Data Lake Mysteries Unveiled: Nessie, Dremio, and MinIO Make Waves

Many of us have made changes to data based on requirements that later evolve. By the time we realize it, it becomes impossible to roll back. Change isn't just a constant; it's an essential part of managing data that demands a sophisticated approach. Enter the Git-like functionality of Dremio's data catalog Nessie.

Just as Git has become fundamental to software development, data engineers need similar tools to work in parallel, compare data versions, promote changes to production and roll back data when needed. Nessie provides data engineers with a Git-like version control system for managing data versions, branches, merges, and commits. This can be very helpful when multiple data engineers are working with and transforming data at the same time. Nessie allows each engineer to work in separate branches while maintaining a single source of truth in the form of the main branch.

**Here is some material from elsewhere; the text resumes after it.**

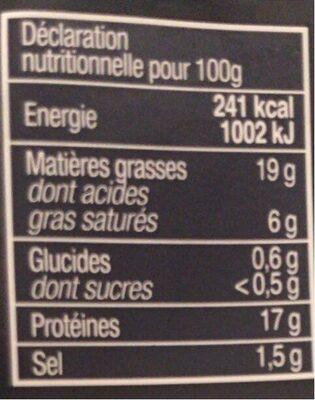 Saucisses - Informations nutritionnelles - fr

This functionality empowers data engineering teams to maintain data quality collaboratively in the face of unrelenting change.

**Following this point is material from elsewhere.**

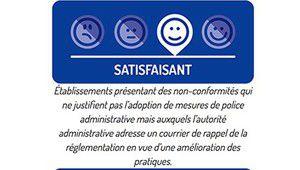 Alim'confiance: voir le niveau d'hygiène des restos français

This article provides a step-by-step guide demonstrating how Nessie, Dremio and MinIO work together to enhance data quality and collaboration in your data engineering workflows. Whether you're a data engineer, ML engineer, or just a modern data lake enthusiast, this blog equips you with the knowledge and tools needed to effectively enhance your data versioning practices.

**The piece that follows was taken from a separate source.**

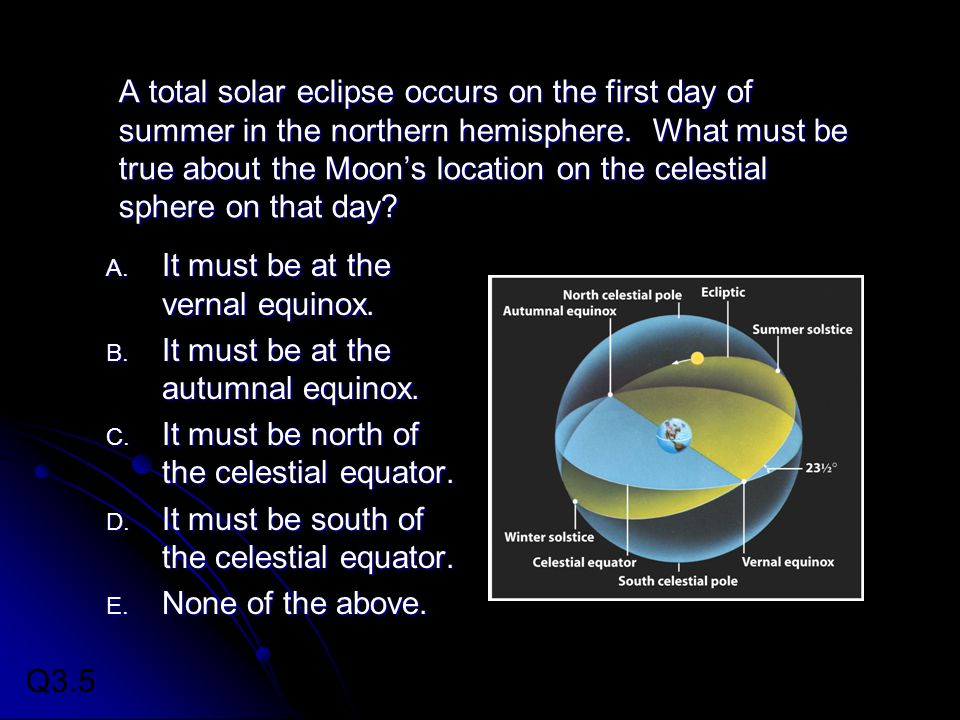A total solar eclipse occurs on the first day of summer in the northern hemisphere.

Understanding the Basics: Nessie Workloads

Nessie allows for Git-like workloads that let you test, develop and push to production. Let's break down some key concepts:

Branches: Just like in Git, branches in Nessie allow you to work on different data engineering tasks concurrently. For example, you might have a branch for feature development, data cleaning and data transformation. Each branch can have its own set of data changes.
Commits: In Nessie, a commit represents a snapshot of the data at a specific point in time. When you make changes to your data, you create a new commit, which records those changes. Commits are linked to a specific branch. When you need to revert your data to a stable or known-good state, Nessie makes it easy to select a specific commit and roll back to that data version. This ensures data quality and consistency.
Merges: Nessie allows you to merge the changes from one branch into another. This is similar to merging code changes in Git. When you merge a branch, the data changes made in that branch become part of the target branch.

The Components

Dremio is a distributed analytics engine that operates as an open-source platform, offering an intuitive self-service interface for data exploration, transformation and collaborative work. Its design is grounded in Apache Arrow, a high-speed columnar memory format.

We’ve already explored how to deploy Dremio with Kubernetes, and also how to query Iceberg tables on MinIO with Dremio. For additional information about Dremio, consult Dremio Resources.

MinIO is high-performance object storage. Renowned for its exceptional speed and scalability, MinIO serves as a pivotal component in building and maintaining modern data lake infrastructures. MinIO empowers architects to efficiently manage and store massive volumes of data on-prem, on bare metal, on the edge, or on any of the public clouds.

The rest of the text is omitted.